**Your goal**
Lines before the one containing "Does point (53, 132)" are excluded; retype that line and all remaining lines of the material exactly.

**Data supplied**
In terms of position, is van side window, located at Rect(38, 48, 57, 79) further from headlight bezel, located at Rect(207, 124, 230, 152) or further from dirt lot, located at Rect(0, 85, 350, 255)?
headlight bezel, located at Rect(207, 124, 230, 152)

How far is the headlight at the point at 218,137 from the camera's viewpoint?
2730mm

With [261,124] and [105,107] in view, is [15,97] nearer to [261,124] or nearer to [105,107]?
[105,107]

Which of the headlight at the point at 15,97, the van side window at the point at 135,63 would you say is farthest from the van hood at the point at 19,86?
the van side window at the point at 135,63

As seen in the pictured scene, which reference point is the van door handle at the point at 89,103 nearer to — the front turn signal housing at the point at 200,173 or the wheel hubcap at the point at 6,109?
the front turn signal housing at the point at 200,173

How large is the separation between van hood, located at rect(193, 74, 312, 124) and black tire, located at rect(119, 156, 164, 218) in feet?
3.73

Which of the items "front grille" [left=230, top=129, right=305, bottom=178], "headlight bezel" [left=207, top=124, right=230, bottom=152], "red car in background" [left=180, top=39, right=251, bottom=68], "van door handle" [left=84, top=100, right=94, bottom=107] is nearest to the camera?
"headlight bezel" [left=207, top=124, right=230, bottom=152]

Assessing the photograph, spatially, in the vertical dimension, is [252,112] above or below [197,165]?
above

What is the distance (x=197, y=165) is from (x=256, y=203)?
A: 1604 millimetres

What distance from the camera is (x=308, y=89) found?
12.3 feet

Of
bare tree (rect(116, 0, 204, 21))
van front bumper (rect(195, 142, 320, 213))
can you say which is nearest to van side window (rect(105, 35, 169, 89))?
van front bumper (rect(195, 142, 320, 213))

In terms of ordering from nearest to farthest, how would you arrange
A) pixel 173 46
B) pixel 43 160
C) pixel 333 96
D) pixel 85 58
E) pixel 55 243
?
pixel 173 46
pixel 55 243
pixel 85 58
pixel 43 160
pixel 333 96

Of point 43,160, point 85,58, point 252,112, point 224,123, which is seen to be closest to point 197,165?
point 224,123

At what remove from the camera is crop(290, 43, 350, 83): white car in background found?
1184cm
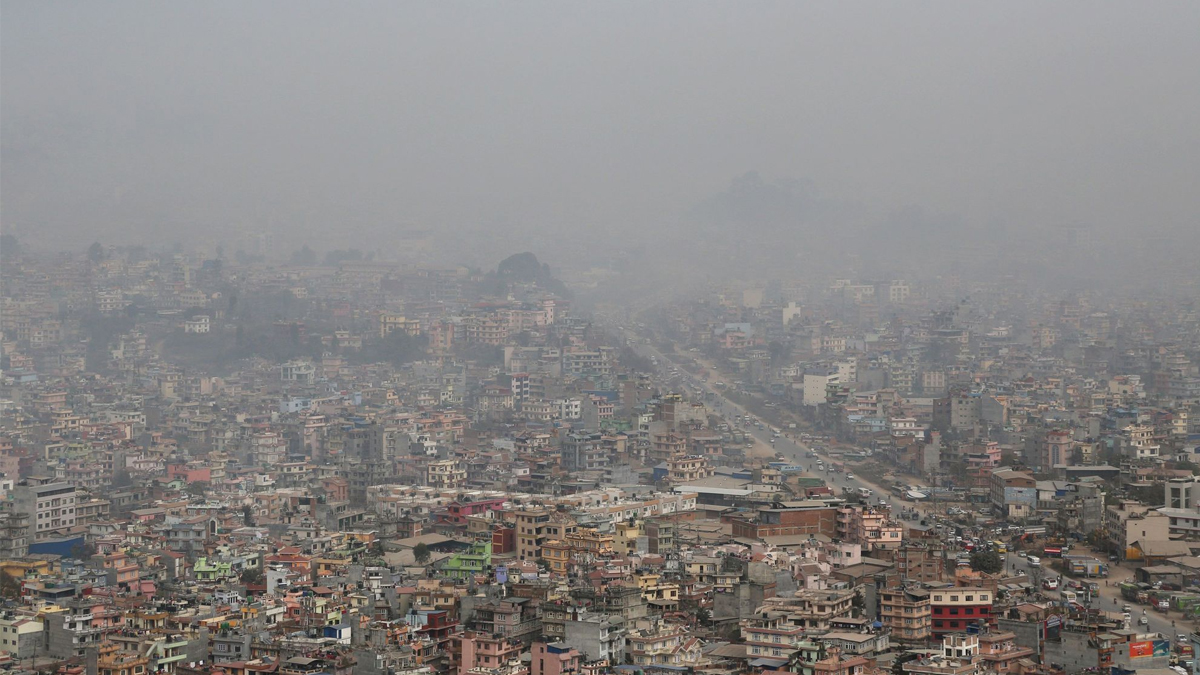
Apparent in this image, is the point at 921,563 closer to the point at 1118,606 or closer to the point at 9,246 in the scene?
the point at 1118,606

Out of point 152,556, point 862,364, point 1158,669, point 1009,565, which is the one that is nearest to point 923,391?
point 862,364

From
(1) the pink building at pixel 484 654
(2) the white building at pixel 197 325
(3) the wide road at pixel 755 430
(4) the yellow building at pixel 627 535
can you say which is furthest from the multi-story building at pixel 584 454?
(2) the white building at pixel 197 325

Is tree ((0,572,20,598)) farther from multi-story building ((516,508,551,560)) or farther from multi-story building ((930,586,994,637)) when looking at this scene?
multi-story building ((930,586,994,637))

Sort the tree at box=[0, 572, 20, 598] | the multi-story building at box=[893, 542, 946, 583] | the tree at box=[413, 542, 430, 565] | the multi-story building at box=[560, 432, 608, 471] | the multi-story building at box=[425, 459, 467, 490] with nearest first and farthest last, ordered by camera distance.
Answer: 1. the multi-story building at box=[893, 542, 946, 583]
2. the tree at box=[0, 572, 20, 598]
3. the tree at box=[413, 542, 430, 565]
4. the multi-story building at box=[425, 459, 467, 490]
5. the multi-story building at box=[560, 432, 608, 471]

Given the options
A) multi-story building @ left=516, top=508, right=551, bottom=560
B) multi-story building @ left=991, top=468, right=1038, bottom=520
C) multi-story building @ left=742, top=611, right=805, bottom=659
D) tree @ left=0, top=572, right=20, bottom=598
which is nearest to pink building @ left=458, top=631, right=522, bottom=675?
multi-story building @ left=742, top=611, right=805, bottom=659

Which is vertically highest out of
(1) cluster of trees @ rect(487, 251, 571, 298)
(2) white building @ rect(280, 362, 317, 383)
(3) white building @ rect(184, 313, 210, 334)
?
(1) cluster of trees @ rect(487, 251, 571, 298)
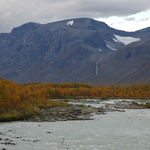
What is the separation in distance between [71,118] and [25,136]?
16.3m

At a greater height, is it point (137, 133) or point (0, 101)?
point (0, 101)

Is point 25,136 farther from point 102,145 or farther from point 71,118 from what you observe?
point 71,118

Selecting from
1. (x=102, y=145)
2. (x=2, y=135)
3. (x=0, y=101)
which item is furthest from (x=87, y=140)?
(x=0, y=101)

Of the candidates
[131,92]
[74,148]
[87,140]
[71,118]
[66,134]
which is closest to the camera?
[74,148]

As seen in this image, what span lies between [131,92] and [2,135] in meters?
117

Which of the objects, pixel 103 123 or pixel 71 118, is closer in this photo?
pixel 103 123

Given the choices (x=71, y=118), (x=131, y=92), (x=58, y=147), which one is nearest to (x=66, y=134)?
(x=58, y=147)

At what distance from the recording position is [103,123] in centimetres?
4381

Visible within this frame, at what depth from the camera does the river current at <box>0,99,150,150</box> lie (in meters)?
28.7

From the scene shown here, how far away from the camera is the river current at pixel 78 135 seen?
28656 millimetres

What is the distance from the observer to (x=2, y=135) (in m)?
33.2

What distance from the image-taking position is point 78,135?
34312 mm

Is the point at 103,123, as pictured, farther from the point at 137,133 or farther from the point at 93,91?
the point at 93,91

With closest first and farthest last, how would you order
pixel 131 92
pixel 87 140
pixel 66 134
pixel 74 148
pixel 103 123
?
1. pixel 74 148
2. pixel 87 140
3. pixel 66 134
4. pixel 103 123
5. pixel 131 92
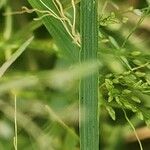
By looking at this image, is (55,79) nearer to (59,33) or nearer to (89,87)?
(59,33)

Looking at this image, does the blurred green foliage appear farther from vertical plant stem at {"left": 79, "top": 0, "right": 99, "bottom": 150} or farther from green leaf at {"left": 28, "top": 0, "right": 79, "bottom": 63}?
vertical plant stem at {"left": 79, "top": 0, "right": 99, "bottom": 150}

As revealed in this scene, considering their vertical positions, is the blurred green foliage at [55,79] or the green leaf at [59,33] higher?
the green leaf at [59,33]

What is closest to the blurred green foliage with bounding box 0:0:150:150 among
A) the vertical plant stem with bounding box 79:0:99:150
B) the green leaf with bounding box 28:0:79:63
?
the green leaf with bounding box 28:0:79:63

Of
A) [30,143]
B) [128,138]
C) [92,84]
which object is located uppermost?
[92,84]

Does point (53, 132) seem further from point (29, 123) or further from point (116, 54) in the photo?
point (116, 54)

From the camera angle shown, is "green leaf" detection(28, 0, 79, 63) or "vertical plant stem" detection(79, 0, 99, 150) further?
"green leaf" detection(28, 0, 79, 63)

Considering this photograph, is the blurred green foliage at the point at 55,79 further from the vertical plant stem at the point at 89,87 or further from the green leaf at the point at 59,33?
the vertical plant stem at the point at 89,87

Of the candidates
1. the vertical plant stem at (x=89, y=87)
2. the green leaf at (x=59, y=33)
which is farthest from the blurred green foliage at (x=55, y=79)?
the vertical plant stem at (x=89, y=87)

**Output of the task**
Does point (53, 132) seem further from point (29, 123) or further from point (116, 54) in the photo?
point (116, 54)

From the camera angle shown, is "green leaf" detection(28, 0, 79, 63) or "vertical plant stem" detection(79, 0, 99, 150) further?
"green leaf" detection(28, 0, 79, 63)

Considering this photograph, is the blurred green foliage at the point at 55,79 further from the vertical plant stem at the point at 89,87 or further from the green leaf at the point at 59,33?
the vertical plant stem at the point at 89,87

Of the candidates
1. the vertical plant stem at (x=89, y=87)
2. the green leaf at (x=59, y=33)
which is farthest from the blurred green foliage at (x=55, y=79)?
the vertical plant stem at (x=89, y=87)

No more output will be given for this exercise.